* DIRECTIONS
Copy nothing but the lines below running from the line containing "1. Pickapic_v2: A" through the line containing "Detection was measured", both end lines included.

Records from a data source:
:::
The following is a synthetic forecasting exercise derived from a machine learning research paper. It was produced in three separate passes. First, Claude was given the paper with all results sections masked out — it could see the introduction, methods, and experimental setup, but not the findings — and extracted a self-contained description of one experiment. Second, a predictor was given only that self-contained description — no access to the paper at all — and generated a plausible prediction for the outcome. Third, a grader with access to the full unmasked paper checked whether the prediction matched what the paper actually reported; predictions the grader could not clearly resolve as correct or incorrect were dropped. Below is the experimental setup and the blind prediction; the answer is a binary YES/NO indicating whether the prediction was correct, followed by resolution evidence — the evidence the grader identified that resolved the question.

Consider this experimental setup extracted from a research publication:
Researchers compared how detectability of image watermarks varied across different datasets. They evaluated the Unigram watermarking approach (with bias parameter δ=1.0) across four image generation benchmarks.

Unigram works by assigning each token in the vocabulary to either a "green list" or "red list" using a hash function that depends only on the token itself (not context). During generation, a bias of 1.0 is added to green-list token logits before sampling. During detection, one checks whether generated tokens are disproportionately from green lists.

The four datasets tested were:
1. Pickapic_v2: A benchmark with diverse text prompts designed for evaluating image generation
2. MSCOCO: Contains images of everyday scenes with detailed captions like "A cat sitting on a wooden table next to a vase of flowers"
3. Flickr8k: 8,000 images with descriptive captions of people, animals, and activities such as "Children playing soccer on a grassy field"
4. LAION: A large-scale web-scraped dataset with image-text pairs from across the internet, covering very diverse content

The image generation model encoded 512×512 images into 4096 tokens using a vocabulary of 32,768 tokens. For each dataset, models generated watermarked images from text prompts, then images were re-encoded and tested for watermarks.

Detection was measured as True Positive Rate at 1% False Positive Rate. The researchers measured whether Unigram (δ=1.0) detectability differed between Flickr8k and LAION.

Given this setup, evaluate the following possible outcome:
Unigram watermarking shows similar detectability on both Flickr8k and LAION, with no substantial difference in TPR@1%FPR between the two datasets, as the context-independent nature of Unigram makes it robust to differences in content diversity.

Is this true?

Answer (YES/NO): NO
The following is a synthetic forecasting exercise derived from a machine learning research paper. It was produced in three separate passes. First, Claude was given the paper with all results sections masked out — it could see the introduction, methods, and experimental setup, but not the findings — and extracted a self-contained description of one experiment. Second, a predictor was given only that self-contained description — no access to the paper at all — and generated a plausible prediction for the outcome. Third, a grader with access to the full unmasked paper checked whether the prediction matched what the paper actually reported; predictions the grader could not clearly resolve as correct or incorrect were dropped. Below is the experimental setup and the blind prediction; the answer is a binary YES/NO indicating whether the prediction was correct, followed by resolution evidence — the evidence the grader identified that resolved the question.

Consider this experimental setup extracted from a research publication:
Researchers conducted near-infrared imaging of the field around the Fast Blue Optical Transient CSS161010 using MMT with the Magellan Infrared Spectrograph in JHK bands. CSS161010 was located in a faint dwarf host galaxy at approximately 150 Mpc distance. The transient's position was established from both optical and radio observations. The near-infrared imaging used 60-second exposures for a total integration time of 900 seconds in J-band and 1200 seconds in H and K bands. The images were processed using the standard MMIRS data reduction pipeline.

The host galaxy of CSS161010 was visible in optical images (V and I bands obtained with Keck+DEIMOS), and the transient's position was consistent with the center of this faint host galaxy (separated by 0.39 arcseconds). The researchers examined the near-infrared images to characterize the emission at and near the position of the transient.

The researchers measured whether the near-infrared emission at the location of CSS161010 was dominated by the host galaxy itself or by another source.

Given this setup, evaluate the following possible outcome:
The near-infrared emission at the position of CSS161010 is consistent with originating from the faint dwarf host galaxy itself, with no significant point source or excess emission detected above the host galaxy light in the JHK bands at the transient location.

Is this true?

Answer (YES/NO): NO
:::
* REPLY TO THE EXERCISE
1. Pickapic_v2: A benchmark with diverse text prompts designed for evaluating image generation
2. MSCOCO: Contains images of everyday scenes with detailed captions like "A cat sitting on a wooden table next to a vase of flowers"
3. Flickr8k: 8,000 images with descriptive captions of people, animals, and activities such as "Children playing soccer on a grassy field"
4. LAION: A large-scale web-scraped dataset with image-text pairs from across the internet, covering very diverse content

The image generation model encoded 512×512 images into 4096 tokens using a vocabulary of 32,768 tokens. For each dataset, models generated watermarked images from text prompts, then images were re-encoded and tested for watermarks.

Detection was measured as True Positive Rate at 1% False Positive Rate. The researchers measured whether Unigram (δ=1.0) detectability differed between Flickr8k and LAION.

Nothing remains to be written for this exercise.